ТЕКСТ:
•••••

Путь держали на восток. Пробирались лесами и болотами. Однажды повстречали большую группу окруженцев. От них узнали, что дивизия вырвалась из окружения. Друзья по несчастью предложили остаться, переждать, разобраться в обстановке, а затем вместе идти дальше.

– Задерживаться нельзя, – сказал Ленкин. – Кругом фашисты. Осталась одна тропка, по которой можно ускользнуть. Сегодня или никогда.

С ним не согласились. Разведчики ушли. И только выбрались из болота и успели укрыться в кустарниках, как и эта последняя лазейка была перекрыта гитлеровцами…

На восток пробиться не удалось. Пошли на север. Рассчитывали добраться до лесов, а оттуда опять повернуть на восток.

Так дошли до Путивльского района. Утром зашли в деревню Хижки. У женщины спросили дорогу на село Камень. Она строгим взглядом смерила их с ног до головы и зло спросила:

– Чего вы там не видели? Немцев? В полицию хотите? Во-я-ки!

•••••

ДАННЫЕ:
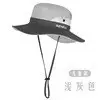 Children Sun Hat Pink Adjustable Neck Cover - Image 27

•••••

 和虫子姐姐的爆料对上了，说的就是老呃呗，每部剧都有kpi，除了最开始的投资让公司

•••••

ЗАДАНИЯ:
• A. Объясните, почему, судя по тексту, Ленкин не согласился задержаться вместе с окруженцами.
• B. Выпишите из текста фрагмент от слов «С ним не согласились.» вплоть до слов «полицию хотите? Во-я-ки!» включительно.

ОТВЕТЫ:
• A. Ленкин считал, что кругом фашисты и осталась лишь одна тропка, по которой ещё можно ускользнуть. Поэтому уходить надо было сразу: «Сегодня или никогда».

• B.
С ним не согласились. Разведчики ушли. И только выбрались из болота и успели укрыться в кустарниках, как и эта последняя лазейка была перекрыта гитлеровцами…

На восток пробиться не удалось. Пошли на север. Рассчитывали добраться до лесов, а оттуда опять повернуть на восток.

Так дошли до Путивльского района. Утром зашли в деревню Хижки. У женщины спросили дорогу на село Камень. Она строгим взглядом смерила их с ног до головы и зло спросила:

– Чего вы там не видели? Немцев? В полицию хотите? Во-я-ки!